AIM OF THE EXERCISE -> Copy out each line featuring the string "site" from the entries beneath.

DATA SHOWN ->
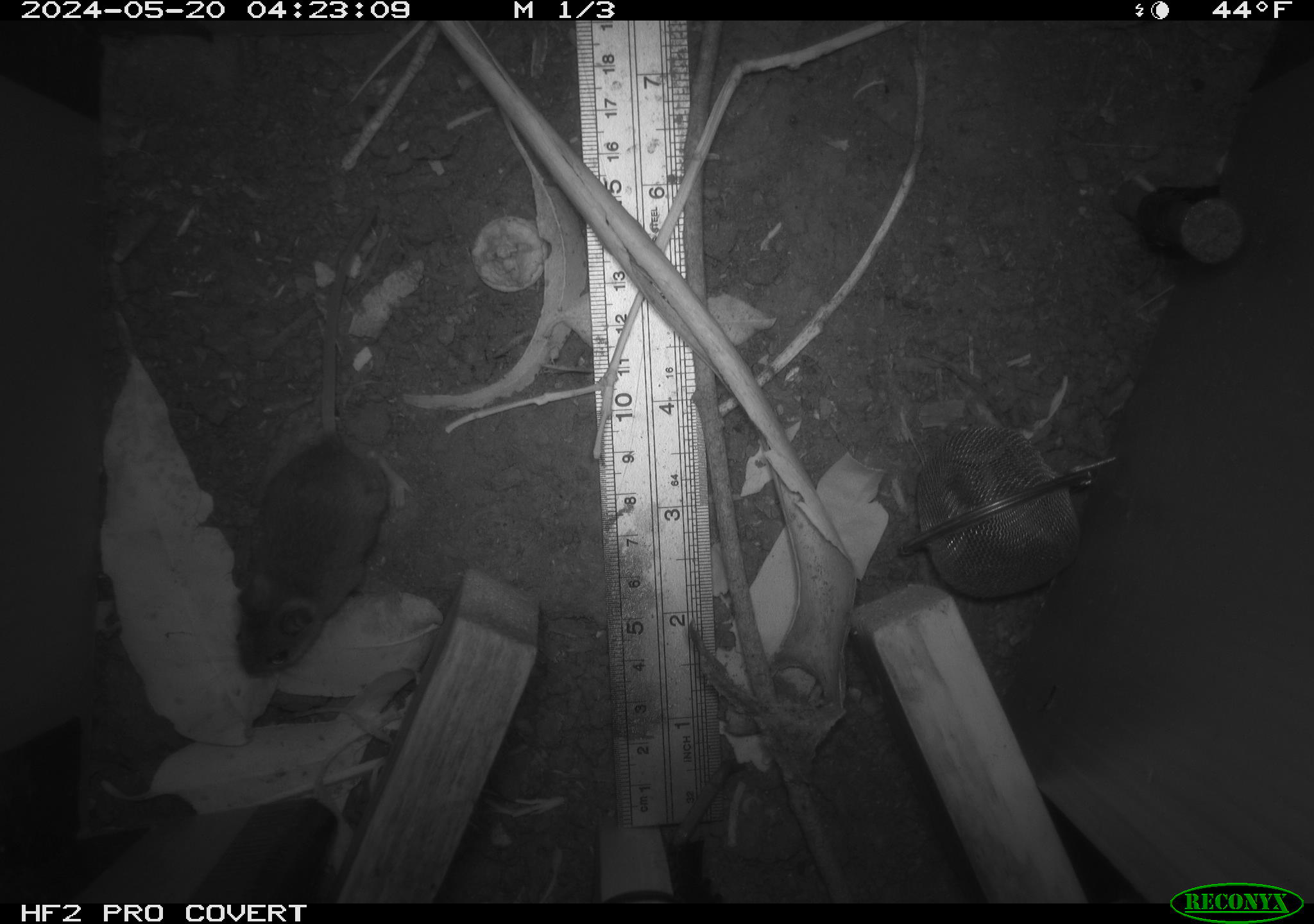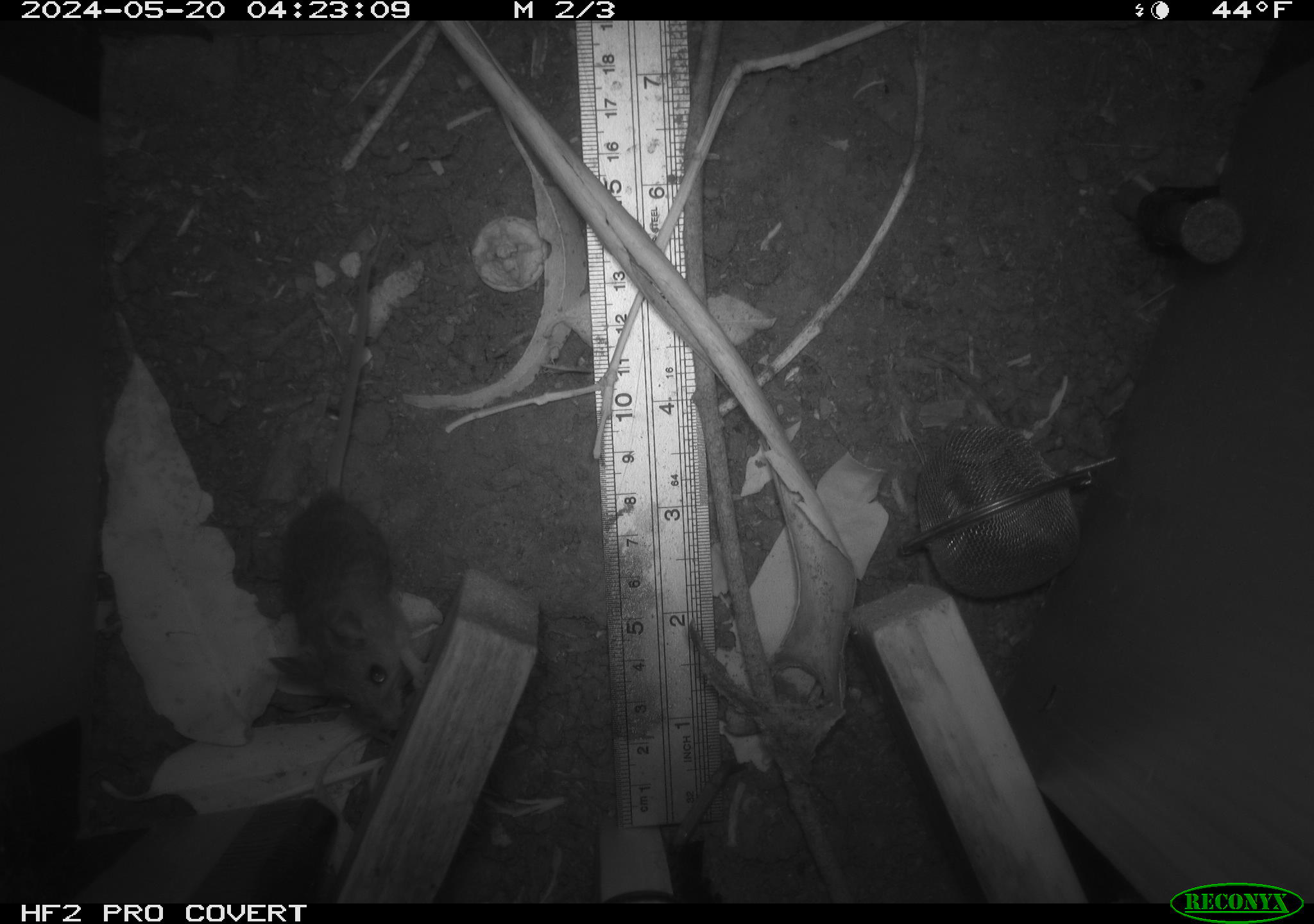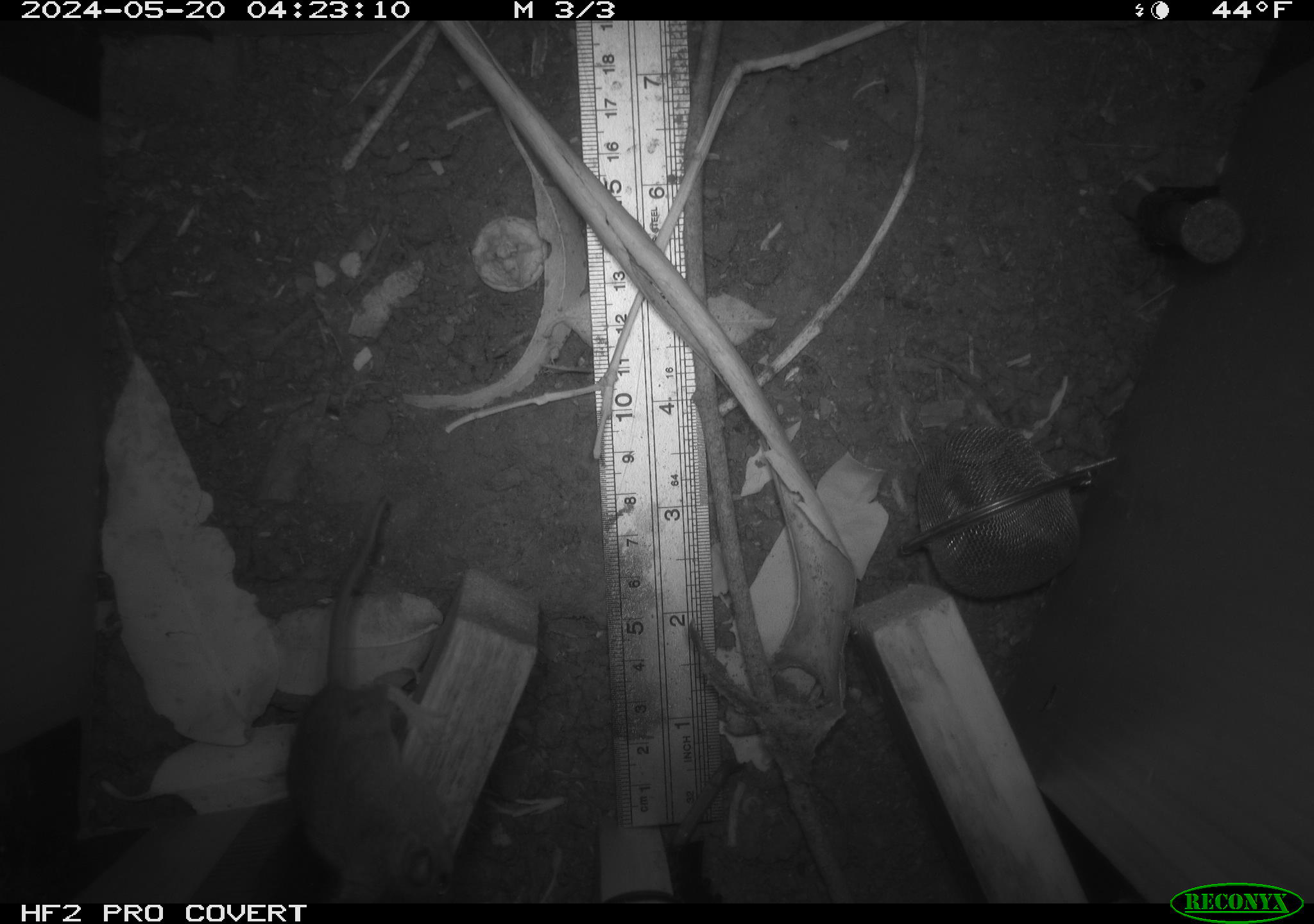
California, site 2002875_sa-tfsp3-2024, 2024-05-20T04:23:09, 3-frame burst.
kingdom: Animalia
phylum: Chordata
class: Mammalia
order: Rodentia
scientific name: Rodentia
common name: mouse species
Mouse species (Rodentia).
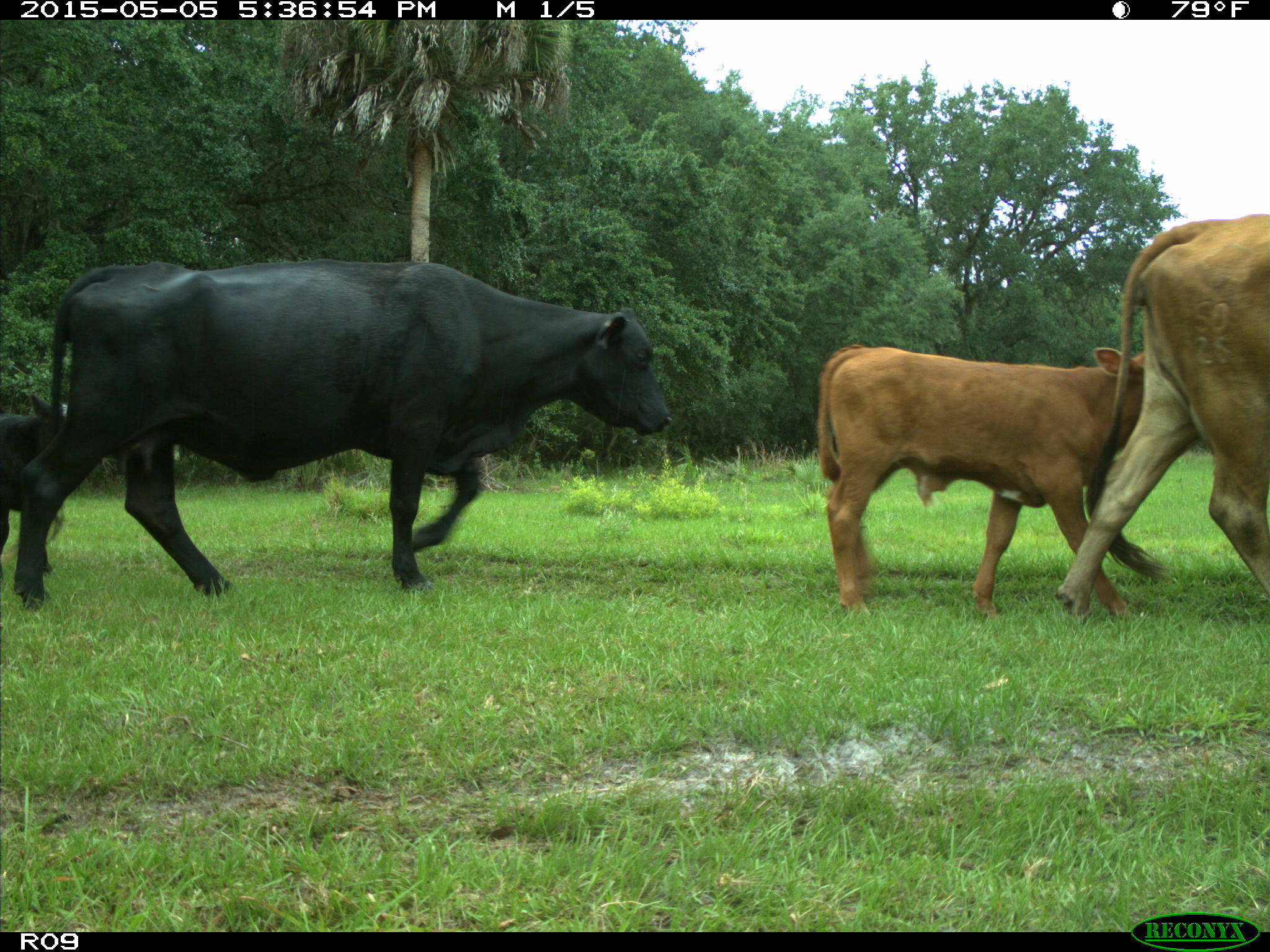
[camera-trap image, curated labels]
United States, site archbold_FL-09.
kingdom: Animalia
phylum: Chordata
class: Mammalia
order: Artiodactyla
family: Bovidae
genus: Bos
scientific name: Bos taurus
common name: domestic cow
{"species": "Bos taurus (domestic cow)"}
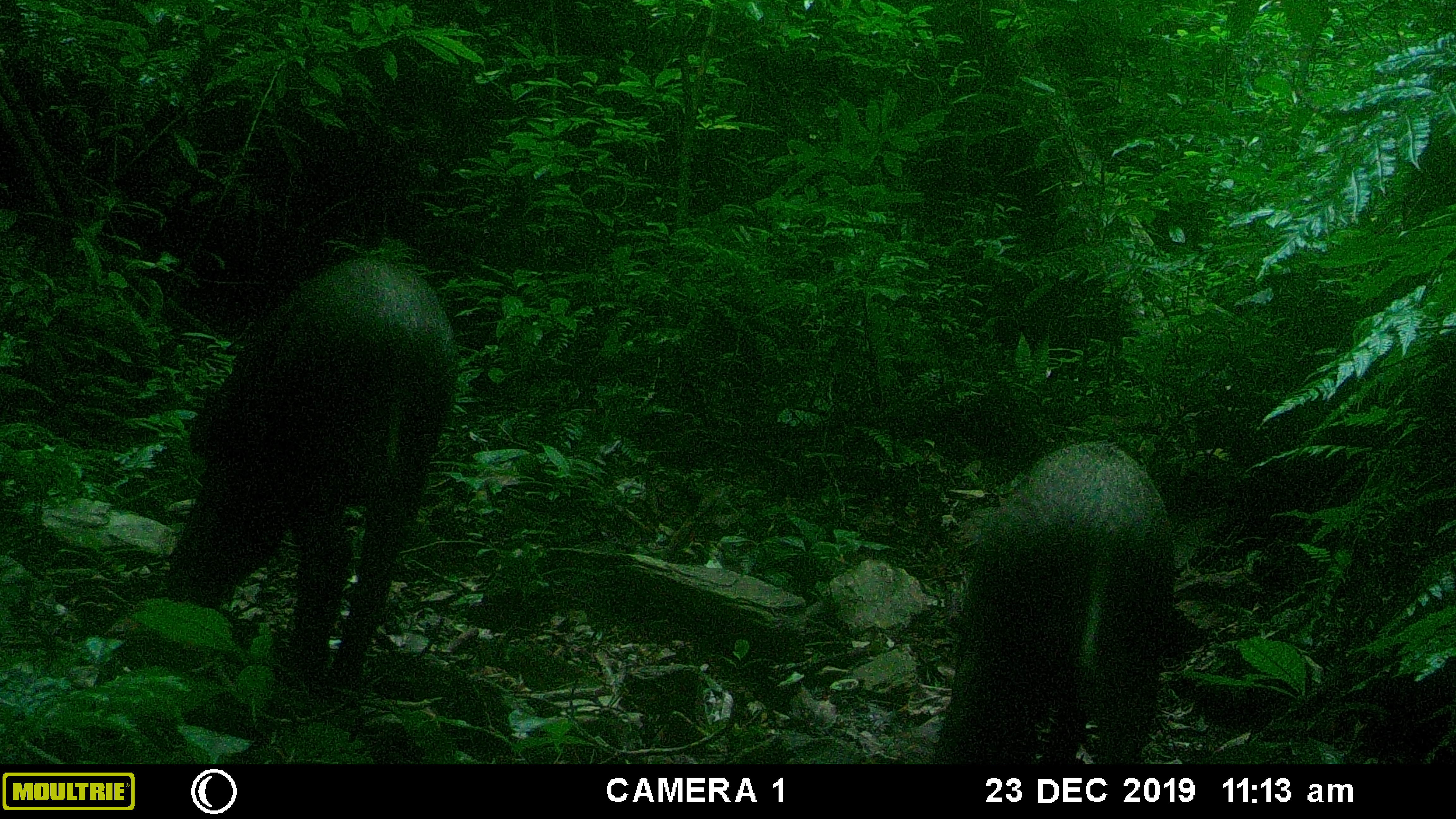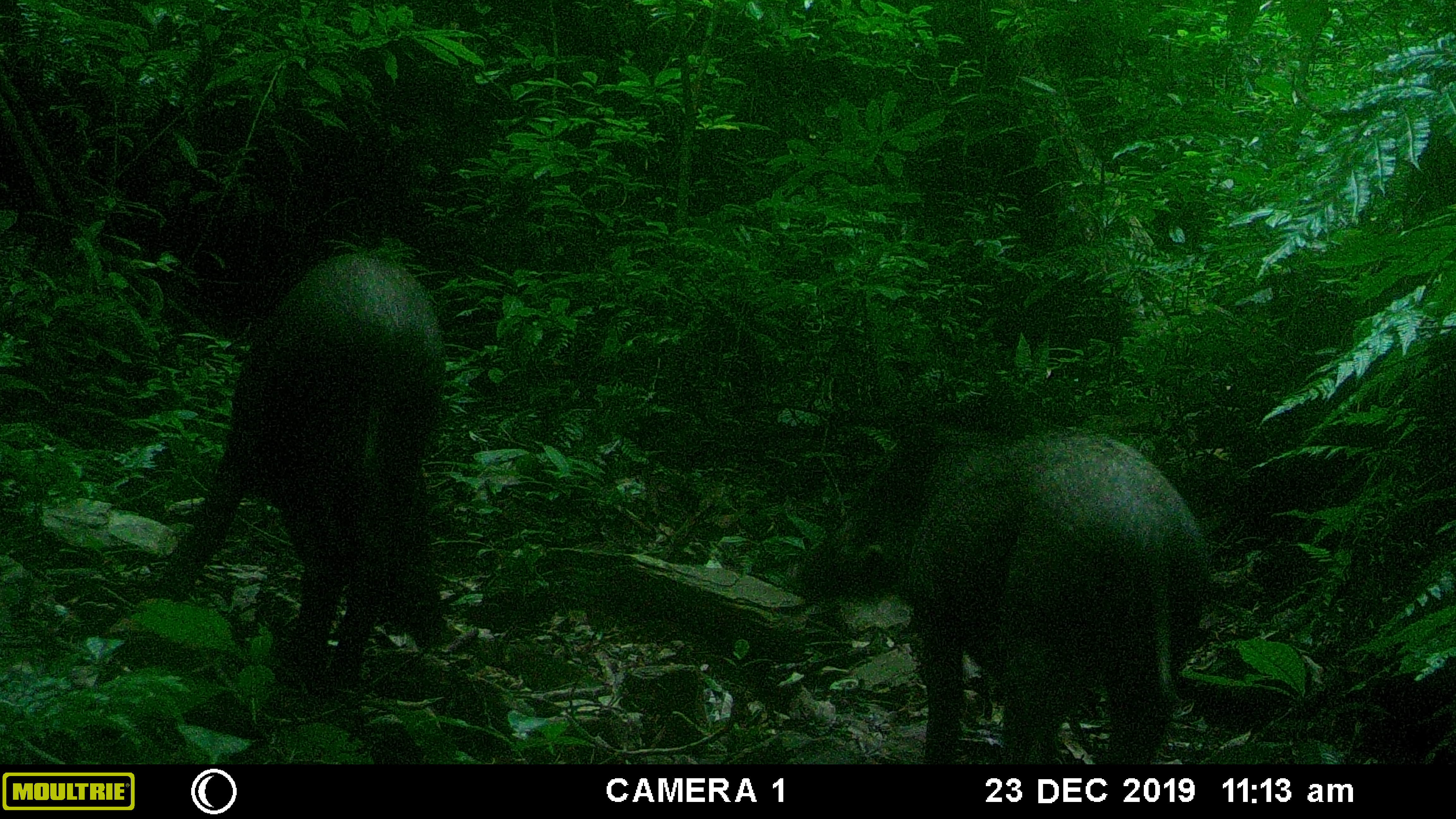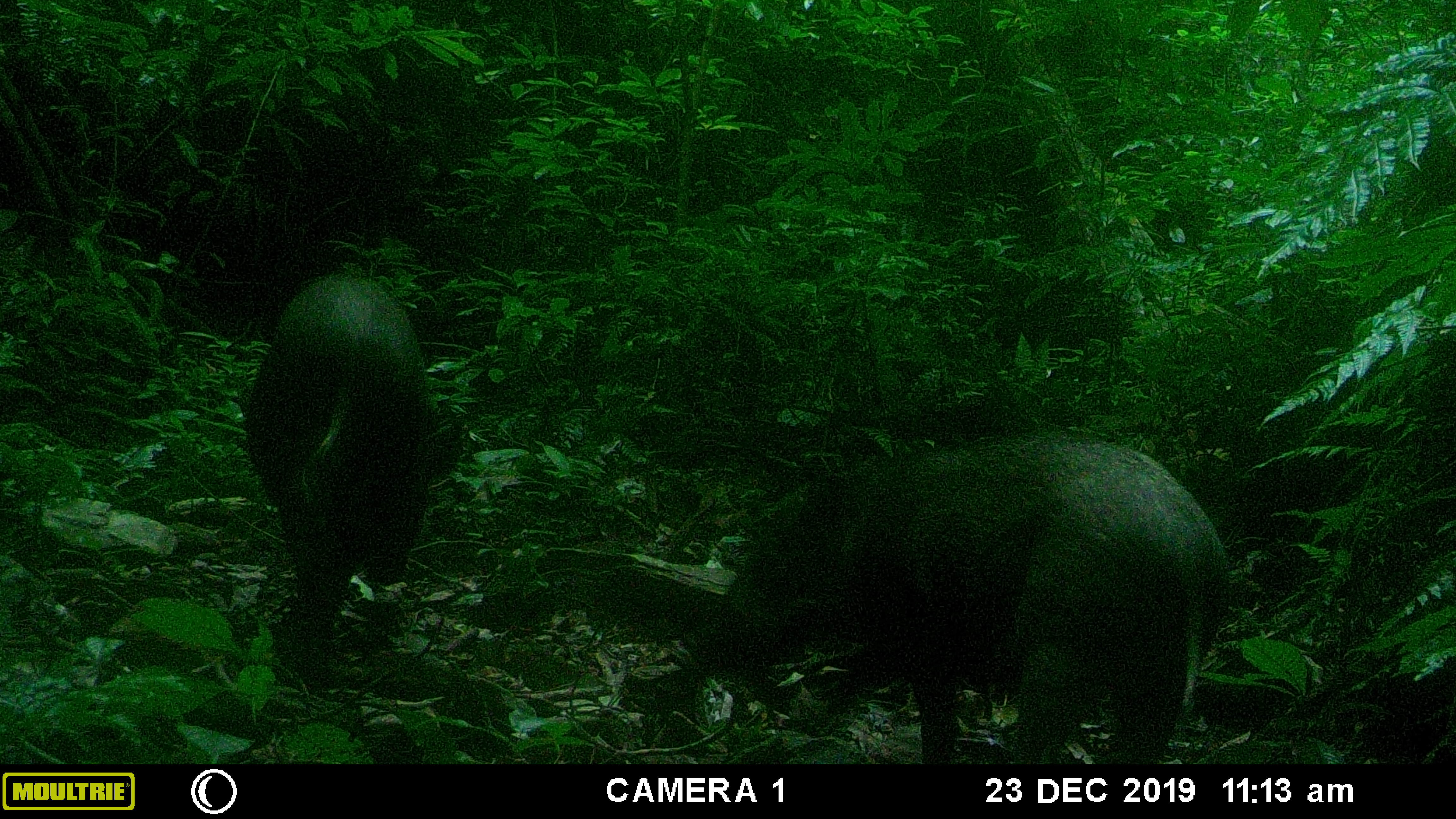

TASK ANSWER ->
California, site 2002875_sa-tfsp3-2024, 2024-05-20T04:23:09, 3-frame burst.
United States, site archbold_FL-09.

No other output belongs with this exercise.